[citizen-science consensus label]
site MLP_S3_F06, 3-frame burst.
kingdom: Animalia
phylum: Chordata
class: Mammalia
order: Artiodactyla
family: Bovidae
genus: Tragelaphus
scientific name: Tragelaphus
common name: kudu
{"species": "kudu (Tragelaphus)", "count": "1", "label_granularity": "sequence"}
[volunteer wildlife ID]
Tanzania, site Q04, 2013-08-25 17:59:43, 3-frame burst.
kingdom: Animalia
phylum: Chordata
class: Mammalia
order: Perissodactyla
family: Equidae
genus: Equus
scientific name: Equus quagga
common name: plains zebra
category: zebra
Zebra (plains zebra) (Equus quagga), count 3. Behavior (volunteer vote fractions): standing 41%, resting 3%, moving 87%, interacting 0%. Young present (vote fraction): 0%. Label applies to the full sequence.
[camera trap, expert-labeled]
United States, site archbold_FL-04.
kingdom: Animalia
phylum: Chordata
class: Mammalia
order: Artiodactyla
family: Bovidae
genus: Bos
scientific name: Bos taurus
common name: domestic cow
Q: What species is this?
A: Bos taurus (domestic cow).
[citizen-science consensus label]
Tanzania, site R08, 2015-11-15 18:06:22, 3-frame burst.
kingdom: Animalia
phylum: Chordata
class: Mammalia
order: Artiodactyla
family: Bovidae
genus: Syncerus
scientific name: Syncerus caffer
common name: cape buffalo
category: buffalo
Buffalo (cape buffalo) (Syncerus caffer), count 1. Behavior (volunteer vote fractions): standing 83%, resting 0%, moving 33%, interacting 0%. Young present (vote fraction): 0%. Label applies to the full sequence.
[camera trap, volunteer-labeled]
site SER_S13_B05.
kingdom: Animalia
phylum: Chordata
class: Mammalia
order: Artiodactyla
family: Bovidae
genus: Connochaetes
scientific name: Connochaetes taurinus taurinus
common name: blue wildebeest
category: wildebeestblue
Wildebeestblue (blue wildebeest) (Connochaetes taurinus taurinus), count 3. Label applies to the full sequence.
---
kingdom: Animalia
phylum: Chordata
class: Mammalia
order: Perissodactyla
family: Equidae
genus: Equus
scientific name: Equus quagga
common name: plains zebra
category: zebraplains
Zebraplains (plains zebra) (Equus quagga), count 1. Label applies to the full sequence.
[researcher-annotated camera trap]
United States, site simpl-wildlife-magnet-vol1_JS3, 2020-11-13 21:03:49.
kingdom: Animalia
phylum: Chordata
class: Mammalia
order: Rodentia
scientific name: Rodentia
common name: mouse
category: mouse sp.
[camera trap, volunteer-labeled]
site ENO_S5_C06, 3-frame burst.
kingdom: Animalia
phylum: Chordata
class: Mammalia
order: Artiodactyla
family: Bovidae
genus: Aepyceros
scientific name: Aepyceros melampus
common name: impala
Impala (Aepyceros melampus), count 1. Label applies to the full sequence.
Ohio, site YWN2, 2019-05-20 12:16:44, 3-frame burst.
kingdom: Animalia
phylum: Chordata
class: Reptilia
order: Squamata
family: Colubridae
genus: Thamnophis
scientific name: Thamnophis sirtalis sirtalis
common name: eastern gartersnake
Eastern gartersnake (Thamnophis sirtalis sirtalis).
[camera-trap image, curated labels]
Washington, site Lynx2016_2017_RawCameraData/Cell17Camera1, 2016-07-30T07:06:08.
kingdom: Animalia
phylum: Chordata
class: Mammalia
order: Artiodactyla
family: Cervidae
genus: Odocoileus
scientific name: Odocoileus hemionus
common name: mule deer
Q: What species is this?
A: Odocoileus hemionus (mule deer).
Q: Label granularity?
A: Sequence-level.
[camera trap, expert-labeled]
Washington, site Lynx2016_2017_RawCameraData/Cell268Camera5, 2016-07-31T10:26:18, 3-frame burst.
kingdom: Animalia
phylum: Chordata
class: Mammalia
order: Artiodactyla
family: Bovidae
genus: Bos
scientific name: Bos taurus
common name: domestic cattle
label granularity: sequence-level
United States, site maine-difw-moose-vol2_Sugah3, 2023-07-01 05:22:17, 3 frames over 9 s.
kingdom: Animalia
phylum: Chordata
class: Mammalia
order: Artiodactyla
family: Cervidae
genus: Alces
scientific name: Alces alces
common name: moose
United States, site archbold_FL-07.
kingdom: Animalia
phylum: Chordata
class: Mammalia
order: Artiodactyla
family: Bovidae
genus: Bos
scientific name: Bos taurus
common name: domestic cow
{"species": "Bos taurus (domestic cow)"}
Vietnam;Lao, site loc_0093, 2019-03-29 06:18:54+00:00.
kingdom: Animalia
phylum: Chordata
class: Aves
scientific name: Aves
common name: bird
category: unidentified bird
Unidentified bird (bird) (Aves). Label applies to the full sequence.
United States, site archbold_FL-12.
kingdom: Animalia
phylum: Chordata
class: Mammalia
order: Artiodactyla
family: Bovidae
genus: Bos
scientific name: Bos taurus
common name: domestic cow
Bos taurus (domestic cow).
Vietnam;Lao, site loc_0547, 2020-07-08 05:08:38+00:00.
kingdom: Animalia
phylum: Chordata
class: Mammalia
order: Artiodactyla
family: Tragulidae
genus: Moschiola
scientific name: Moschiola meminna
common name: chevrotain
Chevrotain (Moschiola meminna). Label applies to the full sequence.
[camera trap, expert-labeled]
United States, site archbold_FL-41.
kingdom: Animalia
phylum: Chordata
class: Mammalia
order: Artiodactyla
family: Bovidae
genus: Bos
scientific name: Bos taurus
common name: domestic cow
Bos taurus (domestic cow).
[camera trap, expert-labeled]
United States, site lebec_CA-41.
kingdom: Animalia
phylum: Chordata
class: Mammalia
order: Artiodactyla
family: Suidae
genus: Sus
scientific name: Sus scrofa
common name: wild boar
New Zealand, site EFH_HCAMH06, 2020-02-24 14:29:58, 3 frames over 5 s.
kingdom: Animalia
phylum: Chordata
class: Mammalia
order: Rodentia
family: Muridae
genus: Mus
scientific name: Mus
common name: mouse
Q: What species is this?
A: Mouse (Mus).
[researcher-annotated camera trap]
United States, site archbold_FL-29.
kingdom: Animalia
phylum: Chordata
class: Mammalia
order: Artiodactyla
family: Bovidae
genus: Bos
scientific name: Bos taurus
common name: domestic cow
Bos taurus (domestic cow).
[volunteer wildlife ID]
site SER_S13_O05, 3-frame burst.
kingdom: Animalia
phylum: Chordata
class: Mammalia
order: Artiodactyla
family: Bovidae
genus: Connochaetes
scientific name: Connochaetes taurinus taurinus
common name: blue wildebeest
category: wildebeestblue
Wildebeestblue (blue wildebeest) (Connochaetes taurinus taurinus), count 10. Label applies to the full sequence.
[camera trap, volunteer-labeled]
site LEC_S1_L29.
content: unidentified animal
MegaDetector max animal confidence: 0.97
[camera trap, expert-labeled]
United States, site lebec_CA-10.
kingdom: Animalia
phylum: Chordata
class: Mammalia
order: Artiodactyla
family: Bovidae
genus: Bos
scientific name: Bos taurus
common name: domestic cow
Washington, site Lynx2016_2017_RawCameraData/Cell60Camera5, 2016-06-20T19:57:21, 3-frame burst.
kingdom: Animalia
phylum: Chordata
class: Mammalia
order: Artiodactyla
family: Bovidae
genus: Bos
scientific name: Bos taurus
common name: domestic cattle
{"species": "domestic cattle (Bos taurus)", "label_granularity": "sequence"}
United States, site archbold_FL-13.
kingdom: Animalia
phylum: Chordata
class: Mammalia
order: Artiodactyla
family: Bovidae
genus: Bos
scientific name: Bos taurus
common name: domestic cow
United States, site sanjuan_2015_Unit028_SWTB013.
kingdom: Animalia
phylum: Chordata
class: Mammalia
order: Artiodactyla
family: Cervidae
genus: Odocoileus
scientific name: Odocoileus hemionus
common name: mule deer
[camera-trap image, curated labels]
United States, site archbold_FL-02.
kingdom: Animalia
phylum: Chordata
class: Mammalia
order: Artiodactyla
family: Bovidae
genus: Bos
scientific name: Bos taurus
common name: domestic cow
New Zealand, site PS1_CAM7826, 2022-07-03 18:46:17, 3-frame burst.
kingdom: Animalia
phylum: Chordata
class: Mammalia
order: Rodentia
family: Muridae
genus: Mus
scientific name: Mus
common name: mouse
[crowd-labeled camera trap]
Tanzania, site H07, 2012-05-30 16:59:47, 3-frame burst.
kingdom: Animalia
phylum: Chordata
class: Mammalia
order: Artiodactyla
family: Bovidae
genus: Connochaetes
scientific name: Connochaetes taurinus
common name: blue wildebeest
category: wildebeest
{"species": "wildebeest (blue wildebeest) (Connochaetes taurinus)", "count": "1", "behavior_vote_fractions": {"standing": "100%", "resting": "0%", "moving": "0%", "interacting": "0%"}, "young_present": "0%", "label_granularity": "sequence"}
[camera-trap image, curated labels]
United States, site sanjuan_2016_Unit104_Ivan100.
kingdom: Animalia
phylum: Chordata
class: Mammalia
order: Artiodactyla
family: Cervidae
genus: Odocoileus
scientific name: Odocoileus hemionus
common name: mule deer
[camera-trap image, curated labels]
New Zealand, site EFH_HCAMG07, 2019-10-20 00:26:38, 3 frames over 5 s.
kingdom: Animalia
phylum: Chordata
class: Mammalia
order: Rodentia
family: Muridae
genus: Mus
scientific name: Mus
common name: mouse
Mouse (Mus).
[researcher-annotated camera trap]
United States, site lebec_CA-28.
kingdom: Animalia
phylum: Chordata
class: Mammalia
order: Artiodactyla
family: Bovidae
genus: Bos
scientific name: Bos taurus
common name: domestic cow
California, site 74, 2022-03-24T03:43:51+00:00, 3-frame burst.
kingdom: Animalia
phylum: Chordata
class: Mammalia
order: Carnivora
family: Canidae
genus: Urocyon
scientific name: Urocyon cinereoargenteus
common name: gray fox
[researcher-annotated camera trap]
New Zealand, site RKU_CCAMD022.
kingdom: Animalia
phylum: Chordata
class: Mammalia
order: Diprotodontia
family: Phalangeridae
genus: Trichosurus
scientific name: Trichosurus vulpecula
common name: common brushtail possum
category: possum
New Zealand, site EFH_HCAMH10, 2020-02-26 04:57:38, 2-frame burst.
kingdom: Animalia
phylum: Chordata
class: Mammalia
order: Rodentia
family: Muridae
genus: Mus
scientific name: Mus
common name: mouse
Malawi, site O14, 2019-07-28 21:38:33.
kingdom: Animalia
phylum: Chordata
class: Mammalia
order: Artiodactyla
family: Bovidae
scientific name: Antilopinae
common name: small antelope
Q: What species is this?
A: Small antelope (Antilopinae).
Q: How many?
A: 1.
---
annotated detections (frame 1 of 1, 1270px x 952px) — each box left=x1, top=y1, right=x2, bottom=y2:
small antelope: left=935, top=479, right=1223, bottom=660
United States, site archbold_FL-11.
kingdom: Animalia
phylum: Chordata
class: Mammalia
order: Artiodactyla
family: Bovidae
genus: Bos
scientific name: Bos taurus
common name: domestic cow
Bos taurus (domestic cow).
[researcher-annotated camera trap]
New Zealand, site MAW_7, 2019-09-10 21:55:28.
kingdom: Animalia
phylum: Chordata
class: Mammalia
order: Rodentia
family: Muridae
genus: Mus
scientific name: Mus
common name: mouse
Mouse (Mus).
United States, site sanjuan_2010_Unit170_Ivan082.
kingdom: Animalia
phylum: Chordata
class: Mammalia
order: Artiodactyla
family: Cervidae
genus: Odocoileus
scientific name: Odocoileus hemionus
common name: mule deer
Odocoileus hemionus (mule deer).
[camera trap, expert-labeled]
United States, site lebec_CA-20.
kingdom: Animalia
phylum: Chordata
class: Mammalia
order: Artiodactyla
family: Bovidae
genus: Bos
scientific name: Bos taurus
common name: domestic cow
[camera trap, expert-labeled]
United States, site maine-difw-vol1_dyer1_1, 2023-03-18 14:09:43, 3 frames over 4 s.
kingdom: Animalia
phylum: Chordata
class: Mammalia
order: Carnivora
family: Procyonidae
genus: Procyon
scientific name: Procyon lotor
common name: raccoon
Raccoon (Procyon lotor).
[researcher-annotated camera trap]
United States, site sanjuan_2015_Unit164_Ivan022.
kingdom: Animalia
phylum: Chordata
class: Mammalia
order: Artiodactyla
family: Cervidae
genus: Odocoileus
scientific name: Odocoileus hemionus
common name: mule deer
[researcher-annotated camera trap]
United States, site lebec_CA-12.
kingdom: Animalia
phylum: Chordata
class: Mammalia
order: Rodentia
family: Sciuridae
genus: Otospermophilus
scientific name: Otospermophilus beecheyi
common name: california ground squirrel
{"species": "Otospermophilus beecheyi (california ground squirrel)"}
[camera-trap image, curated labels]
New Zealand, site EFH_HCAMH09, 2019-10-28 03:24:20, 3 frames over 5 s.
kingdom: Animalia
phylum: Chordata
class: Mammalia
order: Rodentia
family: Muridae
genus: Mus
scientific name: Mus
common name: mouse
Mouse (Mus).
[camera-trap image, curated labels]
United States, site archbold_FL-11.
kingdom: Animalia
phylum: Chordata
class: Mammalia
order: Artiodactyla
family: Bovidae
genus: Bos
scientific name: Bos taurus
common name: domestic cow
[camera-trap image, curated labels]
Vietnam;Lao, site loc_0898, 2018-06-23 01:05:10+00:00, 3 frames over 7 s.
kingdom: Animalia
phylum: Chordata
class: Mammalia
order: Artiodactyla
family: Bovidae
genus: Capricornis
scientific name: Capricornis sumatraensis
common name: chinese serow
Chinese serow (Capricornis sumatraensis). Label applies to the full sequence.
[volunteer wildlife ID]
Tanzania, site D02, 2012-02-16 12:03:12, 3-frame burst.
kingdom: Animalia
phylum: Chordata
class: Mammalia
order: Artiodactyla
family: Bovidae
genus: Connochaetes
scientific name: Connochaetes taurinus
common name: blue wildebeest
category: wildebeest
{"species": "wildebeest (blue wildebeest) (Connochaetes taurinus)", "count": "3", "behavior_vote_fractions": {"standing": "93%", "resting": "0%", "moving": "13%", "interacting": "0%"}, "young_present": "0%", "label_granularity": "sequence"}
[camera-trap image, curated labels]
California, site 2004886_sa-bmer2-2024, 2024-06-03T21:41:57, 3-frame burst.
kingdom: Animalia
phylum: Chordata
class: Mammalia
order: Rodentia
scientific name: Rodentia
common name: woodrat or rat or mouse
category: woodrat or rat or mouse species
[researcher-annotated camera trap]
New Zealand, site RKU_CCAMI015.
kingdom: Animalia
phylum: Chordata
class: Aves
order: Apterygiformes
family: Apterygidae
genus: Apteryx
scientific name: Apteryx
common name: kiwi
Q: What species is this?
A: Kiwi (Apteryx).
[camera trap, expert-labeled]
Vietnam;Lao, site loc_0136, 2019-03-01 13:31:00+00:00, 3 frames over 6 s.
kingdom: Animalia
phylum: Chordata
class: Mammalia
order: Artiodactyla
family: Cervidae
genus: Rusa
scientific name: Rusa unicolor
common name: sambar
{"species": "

----

> **To do**: For this task, copy every line of the material in which "kudu" appears.

> **Solution for this exercise**:
common name: kudu
{"species": "kudu (Tragelaphus)", "count": "1", "label_granularity": "sequence"}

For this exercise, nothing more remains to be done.